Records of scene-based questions
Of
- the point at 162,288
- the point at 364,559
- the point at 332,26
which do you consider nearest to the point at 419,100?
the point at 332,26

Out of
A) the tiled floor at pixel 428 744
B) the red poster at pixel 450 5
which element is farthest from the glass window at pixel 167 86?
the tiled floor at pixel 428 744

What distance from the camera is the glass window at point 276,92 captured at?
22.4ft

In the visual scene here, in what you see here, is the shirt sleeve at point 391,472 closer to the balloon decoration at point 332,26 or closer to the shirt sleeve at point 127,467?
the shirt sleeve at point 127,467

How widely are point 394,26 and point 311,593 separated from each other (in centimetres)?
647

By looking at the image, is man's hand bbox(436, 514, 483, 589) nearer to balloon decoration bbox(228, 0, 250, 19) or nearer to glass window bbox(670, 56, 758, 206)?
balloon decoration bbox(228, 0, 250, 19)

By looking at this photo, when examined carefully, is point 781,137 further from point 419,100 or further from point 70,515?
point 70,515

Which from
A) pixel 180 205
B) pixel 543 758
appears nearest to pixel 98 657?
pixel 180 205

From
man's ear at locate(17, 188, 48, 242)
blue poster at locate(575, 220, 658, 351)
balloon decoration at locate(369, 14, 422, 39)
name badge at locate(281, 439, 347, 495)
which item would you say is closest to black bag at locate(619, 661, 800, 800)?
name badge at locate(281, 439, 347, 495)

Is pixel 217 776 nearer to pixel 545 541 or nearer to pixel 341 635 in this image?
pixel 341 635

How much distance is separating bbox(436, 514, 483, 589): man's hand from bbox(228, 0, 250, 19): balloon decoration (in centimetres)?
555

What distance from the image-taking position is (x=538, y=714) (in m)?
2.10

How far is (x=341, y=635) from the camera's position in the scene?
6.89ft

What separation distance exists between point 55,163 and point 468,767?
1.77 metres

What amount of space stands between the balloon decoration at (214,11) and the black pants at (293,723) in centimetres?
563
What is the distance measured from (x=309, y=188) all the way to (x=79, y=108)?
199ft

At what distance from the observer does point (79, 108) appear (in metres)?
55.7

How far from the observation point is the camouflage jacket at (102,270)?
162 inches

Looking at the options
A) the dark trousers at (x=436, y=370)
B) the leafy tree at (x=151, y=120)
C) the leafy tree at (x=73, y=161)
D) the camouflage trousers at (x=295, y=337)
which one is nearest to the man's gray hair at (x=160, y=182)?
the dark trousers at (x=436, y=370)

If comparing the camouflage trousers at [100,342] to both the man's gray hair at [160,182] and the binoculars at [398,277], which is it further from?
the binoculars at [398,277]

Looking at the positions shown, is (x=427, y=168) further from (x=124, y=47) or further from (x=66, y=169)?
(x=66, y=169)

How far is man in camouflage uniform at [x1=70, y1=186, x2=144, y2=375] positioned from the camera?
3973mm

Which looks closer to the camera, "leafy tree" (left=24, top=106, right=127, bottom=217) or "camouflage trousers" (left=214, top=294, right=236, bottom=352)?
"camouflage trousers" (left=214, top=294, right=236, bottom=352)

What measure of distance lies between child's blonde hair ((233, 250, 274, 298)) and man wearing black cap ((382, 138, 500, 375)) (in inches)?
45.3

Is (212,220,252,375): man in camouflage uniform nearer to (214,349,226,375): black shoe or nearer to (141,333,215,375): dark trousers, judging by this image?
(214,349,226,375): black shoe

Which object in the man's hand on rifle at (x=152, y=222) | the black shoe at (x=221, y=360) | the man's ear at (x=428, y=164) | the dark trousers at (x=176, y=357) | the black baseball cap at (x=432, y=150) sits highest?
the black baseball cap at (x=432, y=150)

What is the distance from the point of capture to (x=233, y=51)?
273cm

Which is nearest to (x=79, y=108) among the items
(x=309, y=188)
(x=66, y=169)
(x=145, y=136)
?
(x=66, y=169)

__What is asked__: Everything from the line that contains "What measure of" through the end of the records must be duplicated exactly, and nothing outside that range.

__Expected answer__:
What measure of distance lies between child's blonde hair ((233, 250, 274, 298)) and man wearing black cap ((382, 138, 500, 375)) (in inches)?
45.3

Is (212,220,252,375): man in camouflage uniform nearer to (214,349,226,375): black shoe or nearer to (141,333,215,375): dark trousers, judging by this image?
(214,349,226,375): black shoe

Which object in the man's hand on rifle at (x=152, y=222) | the black shoe at (x=221, y=360) | the man's ear at (x=428, y=164) | the dark trousers at (x=176, y=357) | the black baseball cap at (x=432, y=150) sits highest?
the black baseball cap at (x=432, y=150)

What is the distance from the point of capture to (x=233, y=51)?
273cm

Which is nearest to (x=79, y=108) among the items
(x=309, y=188)
(x=66, y=169)
(x=145, y=136)
?
(x=66, y=169)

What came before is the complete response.